Upacara penandatanganan MoU hibah empat C-130H Hercules dari Pemerintah Australia ke Indonesia, yang dihadiri seorang anggota DPR RI. (Foto: RAAF)
10 Juli 2012, Jakarta: Wakil Komisi I DPR, Ramadhan Pohan, menolak tudingan penerimaan hibah C-130 Hercules melanggar UU Nomor 17 tahun 2003 tentang Keuangan Negara (UU Keuangan Negara). Sebab, menurutnya, penerimaan hibah itu sudah dialokasikan dari tahun lalu.
"Sejak tanggal 19 agustus 2011 sudah ada wacananya," ujarnya di Senayan Jakarta, Selasa (10/7). Dikatakannya, alokasi dana itu sebesar Rp 64,4 trilyun untuk biaya perawatan, perbaikan, dan pengangkutan akomodasi pesawat.
"Biaya alokasi ini masuk dalam empat prioritas yang diajukan Komisi I DPR," tambahnya. Selain itu, hibah Hercules ini kata dia juga dapat berfungsi untuk mobilisasi bantuan bencana yang sudah sesuai dengan prosedur.
Penetapan alokasi ini, jelas Ramadhan, telah mendapat persetujuan dari anggota Komisi I DPR. Adapun penolakan itu hanya pada fraksi PDIP, namun tidak mencerminkan suara Komisi I secara keseluruhan.
Dia menjelaskan, alokasi anggaran yang dicanangkan saat ini bukanlah biaya pasti. Sebab, lanjutnya, biaya perawatan tiap pesawat akan berbeda. "Anggaran maksimal untuk tiap pesawat berbeda," jelas Ramadhan.
Sementara soal dugaan pembiayaan yang mahal atas C-130 Hercules ini, anggota fraksi Demokrat ini mengelak. Menurutnya, biaya pesawat berdasarkan audit engineering. "Kita tidak bisa sok tahu mengatakan mahal, karena biaya pesawat harus berdasarkan audit engineering terlebih dulu," katanya.
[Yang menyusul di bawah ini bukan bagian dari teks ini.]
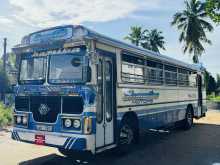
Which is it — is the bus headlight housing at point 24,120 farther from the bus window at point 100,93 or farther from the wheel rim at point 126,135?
the wheel rim at point 126,135

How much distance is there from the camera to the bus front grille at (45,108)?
7.86 metres

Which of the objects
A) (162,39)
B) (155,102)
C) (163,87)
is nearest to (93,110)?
(155,102)

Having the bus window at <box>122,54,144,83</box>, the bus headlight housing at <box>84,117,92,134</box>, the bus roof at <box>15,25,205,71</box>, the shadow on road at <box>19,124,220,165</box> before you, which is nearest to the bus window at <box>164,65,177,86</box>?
the shadow on road at <box>19,124,220,165</box>

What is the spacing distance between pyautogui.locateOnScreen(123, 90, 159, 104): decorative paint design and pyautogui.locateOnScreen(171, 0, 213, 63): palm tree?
3147cm

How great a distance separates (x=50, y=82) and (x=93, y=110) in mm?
1328

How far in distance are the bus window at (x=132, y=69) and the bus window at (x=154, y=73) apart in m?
0.55

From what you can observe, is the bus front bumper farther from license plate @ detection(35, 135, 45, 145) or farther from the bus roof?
the bus roof

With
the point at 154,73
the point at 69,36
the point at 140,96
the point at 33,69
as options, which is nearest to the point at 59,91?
the point at 33,69

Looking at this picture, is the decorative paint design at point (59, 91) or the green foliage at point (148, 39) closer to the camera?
the decorative paint design at point (59, 91)

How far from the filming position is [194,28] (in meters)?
41.6

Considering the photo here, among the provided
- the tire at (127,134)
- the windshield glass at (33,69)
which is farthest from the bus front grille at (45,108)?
the tire at (127,134)

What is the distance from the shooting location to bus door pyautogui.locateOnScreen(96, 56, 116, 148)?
7996 mm

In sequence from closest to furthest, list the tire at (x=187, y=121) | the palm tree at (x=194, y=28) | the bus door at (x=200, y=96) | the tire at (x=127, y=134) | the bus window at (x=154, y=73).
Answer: the tire at (x=127, y=134) < the bus window at (x=154, y=73) < the tire at (x=187, y=121) < the bus door at (x=200, y=96) < the palm tree at (x=194, y=28)

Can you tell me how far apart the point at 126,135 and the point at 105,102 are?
1.61 meters
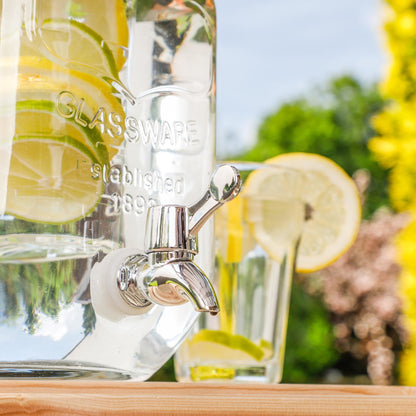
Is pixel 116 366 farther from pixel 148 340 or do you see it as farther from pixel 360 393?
pixel 360 393

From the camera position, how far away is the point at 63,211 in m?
0.48

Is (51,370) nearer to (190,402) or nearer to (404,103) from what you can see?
(190,402)

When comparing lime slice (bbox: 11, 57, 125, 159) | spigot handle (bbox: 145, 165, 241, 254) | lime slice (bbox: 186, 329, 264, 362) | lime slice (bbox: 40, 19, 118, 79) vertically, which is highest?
lime slice (bbox: 40, 19, 118, 79)

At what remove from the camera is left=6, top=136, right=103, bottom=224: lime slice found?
0.47m

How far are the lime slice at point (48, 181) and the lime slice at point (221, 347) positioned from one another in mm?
295

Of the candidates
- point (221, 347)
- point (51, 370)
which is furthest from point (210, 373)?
point (51, 370)

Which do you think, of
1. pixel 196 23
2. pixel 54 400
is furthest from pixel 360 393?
pixel 196 23

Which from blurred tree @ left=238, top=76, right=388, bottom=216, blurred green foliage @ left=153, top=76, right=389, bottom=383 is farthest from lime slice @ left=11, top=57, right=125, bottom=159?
blurred tree @ left=238, top=76, right=388, bottom=216

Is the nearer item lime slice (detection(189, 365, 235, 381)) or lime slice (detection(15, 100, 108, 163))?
lime slice (detection(15, 100, 108, 163))

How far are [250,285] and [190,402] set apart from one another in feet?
1.42

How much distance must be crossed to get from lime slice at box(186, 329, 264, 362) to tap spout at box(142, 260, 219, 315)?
1.00ft

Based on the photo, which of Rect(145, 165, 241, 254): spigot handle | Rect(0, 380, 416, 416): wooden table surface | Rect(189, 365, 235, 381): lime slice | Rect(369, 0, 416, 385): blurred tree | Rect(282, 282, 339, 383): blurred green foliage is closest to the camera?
Rect(0, 380, 416, 416): wooden table surface

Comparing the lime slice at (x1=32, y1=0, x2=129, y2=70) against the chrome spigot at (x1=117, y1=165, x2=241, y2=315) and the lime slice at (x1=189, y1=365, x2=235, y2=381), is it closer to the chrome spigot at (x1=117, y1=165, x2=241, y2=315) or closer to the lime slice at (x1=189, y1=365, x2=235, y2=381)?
the chrome spigot at (x1=117, y1=165, x2=241, y2=315)

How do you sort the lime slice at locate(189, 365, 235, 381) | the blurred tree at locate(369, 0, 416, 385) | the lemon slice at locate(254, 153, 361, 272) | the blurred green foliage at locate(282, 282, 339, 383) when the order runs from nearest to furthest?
1. the lime slice at locate(189, 365, 235, 381)
2. the lemon slice at locate(254, 153, 361, 272)
3. the blurred tree at locate(369, 0, 416, 385)
4. the blurred green foliage at locate(282, 282, 339, 383)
Legislator Partai Golkar: Hibah Hercules tidak Sah
Anggota Komisi I DPR RI yang membidangi Pertahanan, Luar Negeri, Intelijen, Informasi dan Komunikasi, Paskalis Kossay, mengatakan, proses hibah pesawat-pesawat Hercules dari Australia tidak melibatkan Legislatif.
"Karenanya, kami menganggap itu tidak sah, karena tidak melalui kesepakatan dengan DPR RI," tandasnya kepada ANTARA di Jakarta, Senin malam.
Ia mengatakan itu, menanggapi penandatanganan hibah empat unit pesawat militer Hercules antara Pemerintah Australia dengan Pemerintah Republik Indonesia (RI).
Bagi Paskalis Kossay dkk, cara-cara seperti ini jelas bertentangan dengan undang-undang.
"Makanya saya ingin mengingatkan Pemerintah, bahwa proses hibah itu tidak sah, karena itu tadi, tidak melalui kesepakatan dengan DPR RI," tegasnya lagi. Paskalis Kossay yang juga Koordinator Nasional (Kornas) Kaukus Papua di Parlemen Indonesia mengharapkan, agar jangan ada pihak mau menang sendiri dalam setiap kali ada perjanjian kerjasama menyangkut pengadaan alat utama sistem persenjataan (Alutsista) kita.
"Ini preseden buruk jika tidak ada langkah perbaikan," demikian Paskalis Kossay.